1950年代から高度経済成長期を通じて、物価はほぼ毎年上昇。
賃金もそれに合わせて上がり、「来年は物価が上がるから、今年のうちに買っておこう」という意識が社会全体に根づきました。
住宅もこのままいくと値上がるから若いうちに買っておこうという思想がこのころに根付き始め、住宅ローンの登場と相まって不動産購入者も増え続けました。
▪ 物価上昇の常態化
- 1955年頃の消費者物価指数(CPI)を100とすると、1970年にはおよそ240。

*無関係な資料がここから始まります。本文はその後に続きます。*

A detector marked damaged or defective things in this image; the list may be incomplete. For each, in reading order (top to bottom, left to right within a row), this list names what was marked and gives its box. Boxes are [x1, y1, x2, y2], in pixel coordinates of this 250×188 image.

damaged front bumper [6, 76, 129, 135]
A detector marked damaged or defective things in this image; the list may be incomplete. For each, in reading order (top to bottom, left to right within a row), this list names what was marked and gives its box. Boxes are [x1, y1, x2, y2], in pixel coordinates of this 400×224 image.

簡単にいえば1955年に100万円だった物が1970年には240万円無いと買えない。それくらい、15年で物価が上がっていました。
- 年平均で5%前後の物価上昇が続き、生活実感として「お金の価値は目減りする」が常識でした。そのため、現金で持つよりも不動産や家財にお金を使う人が増えました。
- 家電、自動車、住宅など耐久消費財が急速に普及する中で、値上がりを見越して先に買う消費行動が経済を支えました。
そして、1970年代に入ると、この「物価上昇」がオイルショックの発生により、一気にヒートアップします。
二度のオイルショック――“インフレ恐慌”の時代
▪ 第一次オイルショック(1973年)
中東戦争の影響による原油価格の急騰で、日本の輸入コストが一気に上昇しました。原油価格は約4倍に跳ね上がり、物価も連鎖的に上昇しました。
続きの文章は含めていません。